A second set of findings associates creativity with risk-taking. This is not the kind of foolishness where you as an undergraduate ate two 16inch pizzas in one sitting because someone named Tom Tom dared you (don’t ask). Abnormal risk taking, which is also associated more with substance abuse and bipolar mania, does not make you more creative. There is a type of risk taking that does, however, and the research community calls it “functional impulsivity.” Researchers uncovered two separate neural processing systems that manage functional impulsivity. One governs low risk, or “cold,” decisionmaking behaviors? the other governs high risk, or “hot,” decision making behaviors. A cold decision might involve a child going to a favorite restaurant with a friend. A hot decision might involve ordering the nuclear inferno chili appetizer on the friend’s dare.

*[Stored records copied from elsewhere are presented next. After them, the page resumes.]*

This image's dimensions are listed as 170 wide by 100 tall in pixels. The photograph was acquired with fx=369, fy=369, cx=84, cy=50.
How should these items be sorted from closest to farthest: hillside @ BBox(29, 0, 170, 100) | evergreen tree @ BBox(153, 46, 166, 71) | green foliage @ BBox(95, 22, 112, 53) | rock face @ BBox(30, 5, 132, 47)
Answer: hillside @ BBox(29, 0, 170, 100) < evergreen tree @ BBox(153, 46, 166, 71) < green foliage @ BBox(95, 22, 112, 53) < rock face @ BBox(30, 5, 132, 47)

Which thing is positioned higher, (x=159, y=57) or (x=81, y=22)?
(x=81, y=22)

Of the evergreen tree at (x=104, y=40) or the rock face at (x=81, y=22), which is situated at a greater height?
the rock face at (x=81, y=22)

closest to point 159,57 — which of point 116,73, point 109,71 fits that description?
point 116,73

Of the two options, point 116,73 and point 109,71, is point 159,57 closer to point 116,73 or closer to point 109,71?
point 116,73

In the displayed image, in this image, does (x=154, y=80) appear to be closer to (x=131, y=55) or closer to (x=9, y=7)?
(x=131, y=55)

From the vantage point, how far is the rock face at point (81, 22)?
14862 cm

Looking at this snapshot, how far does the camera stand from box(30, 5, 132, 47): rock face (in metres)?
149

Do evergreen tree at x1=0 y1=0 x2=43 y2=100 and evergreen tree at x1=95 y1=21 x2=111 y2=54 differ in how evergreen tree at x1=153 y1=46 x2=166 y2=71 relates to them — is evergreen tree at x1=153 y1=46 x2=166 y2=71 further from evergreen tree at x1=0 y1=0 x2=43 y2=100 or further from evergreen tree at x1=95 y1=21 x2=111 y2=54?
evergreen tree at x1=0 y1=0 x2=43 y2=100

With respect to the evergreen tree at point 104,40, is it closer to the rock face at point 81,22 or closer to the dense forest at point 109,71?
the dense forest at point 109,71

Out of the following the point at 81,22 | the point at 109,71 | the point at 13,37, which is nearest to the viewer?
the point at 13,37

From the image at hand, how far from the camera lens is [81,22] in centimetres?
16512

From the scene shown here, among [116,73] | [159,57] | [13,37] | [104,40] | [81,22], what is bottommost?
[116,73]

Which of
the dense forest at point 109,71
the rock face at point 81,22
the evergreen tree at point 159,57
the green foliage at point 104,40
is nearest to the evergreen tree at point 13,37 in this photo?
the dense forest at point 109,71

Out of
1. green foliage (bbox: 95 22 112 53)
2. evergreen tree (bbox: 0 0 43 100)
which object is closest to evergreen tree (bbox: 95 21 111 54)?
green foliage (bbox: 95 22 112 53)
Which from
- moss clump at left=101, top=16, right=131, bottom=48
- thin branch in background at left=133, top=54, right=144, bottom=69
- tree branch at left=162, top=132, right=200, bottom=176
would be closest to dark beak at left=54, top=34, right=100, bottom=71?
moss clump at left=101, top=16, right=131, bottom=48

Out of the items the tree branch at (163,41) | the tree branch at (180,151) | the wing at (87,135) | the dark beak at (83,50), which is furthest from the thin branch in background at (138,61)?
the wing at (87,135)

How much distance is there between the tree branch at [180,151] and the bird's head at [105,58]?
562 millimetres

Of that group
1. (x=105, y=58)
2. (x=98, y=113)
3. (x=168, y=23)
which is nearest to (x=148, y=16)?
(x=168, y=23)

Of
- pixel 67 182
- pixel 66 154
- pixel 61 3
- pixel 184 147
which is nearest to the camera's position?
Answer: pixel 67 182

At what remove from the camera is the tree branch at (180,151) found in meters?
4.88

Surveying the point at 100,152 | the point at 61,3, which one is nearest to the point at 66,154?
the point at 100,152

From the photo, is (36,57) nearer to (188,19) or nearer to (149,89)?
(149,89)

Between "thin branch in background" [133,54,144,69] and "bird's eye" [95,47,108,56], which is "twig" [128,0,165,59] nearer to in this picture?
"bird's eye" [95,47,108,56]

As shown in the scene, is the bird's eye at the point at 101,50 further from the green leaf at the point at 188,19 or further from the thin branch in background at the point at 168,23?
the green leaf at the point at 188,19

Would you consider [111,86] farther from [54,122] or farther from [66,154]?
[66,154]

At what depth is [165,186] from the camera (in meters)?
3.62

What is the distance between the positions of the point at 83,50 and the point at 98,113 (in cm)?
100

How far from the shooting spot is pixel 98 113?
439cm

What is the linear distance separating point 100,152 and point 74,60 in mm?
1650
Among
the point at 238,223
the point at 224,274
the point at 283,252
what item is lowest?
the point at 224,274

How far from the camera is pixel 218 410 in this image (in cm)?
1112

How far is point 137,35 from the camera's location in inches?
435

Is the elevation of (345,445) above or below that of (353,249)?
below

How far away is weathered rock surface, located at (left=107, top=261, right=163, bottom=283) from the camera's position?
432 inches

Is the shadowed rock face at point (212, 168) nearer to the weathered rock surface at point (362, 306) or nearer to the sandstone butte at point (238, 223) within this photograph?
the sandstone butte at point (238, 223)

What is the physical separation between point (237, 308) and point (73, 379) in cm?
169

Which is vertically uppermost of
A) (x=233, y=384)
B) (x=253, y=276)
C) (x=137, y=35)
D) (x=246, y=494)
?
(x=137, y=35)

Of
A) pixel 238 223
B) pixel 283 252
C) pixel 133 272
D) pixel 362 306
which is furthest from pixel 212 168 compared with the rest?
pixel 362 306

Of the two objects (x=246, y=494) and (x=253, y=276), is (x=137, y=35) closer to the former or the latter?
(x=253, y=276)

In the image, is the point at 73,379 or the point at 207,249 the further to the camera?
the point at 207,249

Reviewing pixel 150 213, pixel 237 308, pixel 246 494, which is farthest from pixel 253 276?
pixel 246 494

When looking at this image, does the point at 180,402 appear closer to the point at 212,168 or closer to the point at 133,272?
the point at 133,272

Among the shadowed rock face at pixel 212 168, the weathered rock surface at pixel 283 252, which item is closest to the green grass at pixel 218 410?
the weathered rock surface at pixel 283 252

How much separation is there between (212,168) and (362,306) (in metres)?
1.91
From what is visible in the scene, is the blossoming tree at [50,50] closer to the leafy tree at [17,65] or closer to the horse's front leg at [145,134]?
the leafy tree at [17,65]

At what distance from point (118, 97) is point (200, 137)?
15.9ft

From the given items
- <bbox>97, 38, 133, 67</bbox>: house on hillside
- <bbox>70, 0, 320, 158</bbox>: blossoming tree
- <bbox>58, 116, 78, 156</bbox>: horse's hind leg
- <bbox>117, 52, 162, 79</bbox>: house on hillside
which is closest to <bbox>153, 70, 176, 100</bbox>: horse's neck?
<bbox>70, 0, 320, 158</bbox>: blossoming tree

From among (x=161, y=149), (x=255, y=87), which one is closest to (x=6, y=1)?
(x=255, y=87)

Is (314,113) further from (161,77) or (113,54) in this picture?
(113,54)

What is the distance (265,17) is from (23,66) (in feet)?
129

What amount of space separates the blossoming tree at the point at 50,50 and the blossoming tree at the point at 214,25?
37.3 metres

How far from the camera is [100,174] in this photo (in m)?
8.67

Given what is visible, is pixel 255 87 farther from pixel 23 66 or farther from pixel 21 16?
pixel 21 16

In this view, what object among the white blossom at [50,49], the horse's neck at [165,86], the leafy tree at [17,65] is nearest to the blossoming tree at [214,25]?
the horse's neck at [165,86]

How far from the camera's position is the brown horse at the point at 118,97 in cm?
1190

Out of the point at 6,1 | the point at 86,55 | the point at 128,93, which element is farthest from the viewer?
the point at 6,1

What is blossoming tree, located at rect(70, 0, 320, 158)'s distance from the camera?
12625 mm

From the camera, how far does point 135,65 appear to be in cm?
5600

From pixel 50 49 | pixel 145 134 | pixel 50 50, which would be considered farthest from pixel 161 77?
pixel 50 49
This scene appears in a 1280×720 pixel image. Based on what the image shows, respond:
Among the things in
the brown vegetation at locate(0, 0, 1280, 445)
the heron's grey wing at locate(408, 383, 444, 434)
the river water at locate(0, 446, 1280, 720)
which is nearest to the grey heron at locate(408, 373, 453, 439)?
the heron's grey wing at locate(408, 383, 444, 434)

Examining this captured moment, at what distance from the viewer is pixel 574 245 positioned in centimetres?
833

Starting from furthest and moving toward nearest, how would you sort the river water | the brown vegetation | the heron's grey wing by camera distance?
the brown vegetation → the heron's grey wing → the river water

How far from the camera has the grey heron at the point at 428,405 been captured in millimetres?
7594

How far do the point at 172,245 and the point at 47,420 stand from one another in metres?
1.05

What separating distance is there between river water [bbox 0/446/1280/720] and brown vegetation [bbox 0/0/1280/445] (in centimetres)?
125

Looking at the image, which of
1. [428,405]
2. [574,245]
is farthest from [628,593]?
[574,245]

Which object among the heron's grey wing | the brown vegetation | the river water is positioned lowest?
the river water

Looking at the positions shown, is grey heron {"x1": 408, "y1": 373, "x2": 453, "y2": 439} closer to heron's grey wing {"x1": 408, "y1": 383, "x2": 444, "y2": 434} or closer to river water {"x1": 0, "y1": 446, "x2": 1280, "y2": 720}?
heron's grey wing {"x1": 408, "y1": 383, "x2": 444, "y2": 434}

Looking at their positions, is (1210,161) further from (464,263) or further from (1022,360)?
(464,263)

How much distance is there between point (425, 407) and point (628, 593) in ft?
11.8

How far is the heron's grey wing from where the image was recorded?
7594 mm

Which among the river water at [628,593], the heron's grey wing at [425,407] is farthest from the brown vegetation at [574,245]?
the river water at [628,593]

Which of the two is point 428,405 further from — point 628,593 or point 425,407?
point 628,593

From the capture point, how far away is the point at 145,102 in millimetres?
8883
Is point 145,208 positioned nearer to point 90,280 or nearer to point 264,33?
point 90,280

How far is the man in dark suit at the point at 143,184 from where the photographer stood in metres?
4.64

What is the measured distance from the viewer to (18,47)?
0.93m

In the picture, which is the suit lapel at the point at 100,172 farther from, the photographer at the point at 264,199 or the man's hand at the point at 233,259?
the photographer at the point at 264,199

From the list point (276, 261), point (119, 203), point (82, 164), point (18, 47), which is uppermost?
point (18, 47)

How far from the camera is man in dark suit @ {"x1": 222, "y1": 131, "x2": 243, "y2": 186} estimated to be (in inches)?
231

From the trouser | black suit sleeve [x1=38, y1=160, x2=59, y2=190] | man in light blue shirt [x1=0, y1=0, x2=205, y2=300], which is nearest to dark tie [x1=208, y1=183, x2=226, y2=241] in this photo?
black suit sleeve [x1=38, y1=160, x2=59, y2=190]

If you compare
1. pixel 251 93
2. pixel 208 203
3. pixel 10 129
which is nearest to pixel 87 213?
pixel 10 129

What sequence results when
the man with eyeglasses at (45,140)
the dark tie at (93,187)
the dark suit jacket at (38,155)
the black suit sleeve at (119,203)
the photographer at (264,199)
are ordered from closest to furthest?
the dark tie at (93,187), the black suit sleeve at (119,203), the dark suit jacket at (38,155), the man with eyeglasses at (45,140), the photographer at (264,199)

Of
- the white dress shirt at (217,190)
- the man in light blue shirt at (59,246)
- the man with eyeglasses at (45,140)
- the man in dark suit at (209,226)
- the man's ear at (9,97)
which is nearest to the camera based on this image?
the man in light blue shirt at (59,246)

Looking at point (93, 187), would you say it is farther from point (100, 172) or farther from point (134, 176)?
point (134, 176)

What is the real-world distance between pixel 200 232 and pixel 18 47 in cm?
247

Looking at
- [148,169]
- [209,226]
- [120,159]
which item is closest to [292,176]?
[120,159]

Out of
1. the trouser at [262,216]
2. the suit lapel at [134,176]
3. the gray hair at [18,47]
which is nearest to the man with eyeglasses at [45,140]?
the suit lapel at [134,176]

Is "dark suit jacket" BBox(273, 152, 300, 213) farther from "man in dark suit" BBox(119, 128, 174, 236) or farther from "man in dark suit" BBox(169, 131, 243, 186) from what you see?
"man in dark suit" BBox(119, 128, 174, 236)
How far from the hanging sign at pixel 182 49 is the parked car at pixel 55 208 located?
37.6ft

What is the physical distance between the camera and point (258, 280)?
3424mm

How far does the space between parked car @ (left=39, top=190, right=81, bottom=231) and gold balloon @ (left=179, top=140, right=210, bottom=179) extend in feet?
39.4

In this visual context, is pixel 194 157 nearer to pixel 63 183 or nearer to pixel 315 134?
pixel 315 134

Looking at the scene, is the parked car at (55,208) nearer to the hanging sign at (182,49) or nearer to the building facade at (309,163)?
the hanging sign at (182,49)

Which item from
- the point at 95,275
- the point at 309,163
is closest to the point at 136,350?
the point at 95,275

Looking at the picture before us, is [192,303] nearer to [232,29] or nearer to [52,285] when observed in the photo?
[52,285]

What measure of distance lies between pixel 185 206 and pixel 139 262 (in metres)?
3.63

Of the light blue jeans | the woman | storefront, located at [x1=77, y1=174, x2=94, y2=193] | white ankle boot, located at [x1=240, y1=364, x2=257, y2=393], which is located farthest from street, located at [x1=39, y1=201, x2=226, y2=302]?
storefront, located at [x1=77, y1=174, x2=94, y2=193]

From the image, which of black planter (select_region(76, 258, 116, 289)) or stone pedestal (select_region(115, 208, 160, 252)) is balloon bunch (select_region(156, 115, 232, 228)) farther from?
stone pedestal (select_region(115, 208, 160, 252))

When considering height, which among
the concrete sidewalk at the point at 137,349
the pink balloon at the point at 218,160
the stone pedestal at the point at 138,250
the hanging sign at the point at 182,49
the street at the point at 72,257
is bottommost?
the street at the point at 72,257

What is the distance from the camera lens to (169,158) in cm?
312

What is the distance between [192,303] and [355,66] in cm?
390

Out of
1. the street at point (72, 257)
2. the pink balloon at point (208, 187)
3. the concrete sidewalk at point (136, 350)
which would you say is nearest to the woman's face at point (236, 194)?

[…] Whatever their gender, creative entrepreneurs have functional impulsivity instincts in spades. They score atmospherically high on tests that measure risk taking, and they have a strong ability to cope with ambiguity. When their brains are caught in the act of being creative, the medial and orbital sectors of the prefrontal cortex, regions just behind the eyes, light up like crazy on an fMRI. More “managerial types” (that’s actually what researchers call them) don’t have these scores—or these neural activities.
Related article: Brain Rules: science and practice
This is the current book on my nightstand. This is a great book for baby showers or new moms. I loved the study that talked about praising effort instead of how smart a child is. We know in our own training that as long as we have effort from the student that we can help them.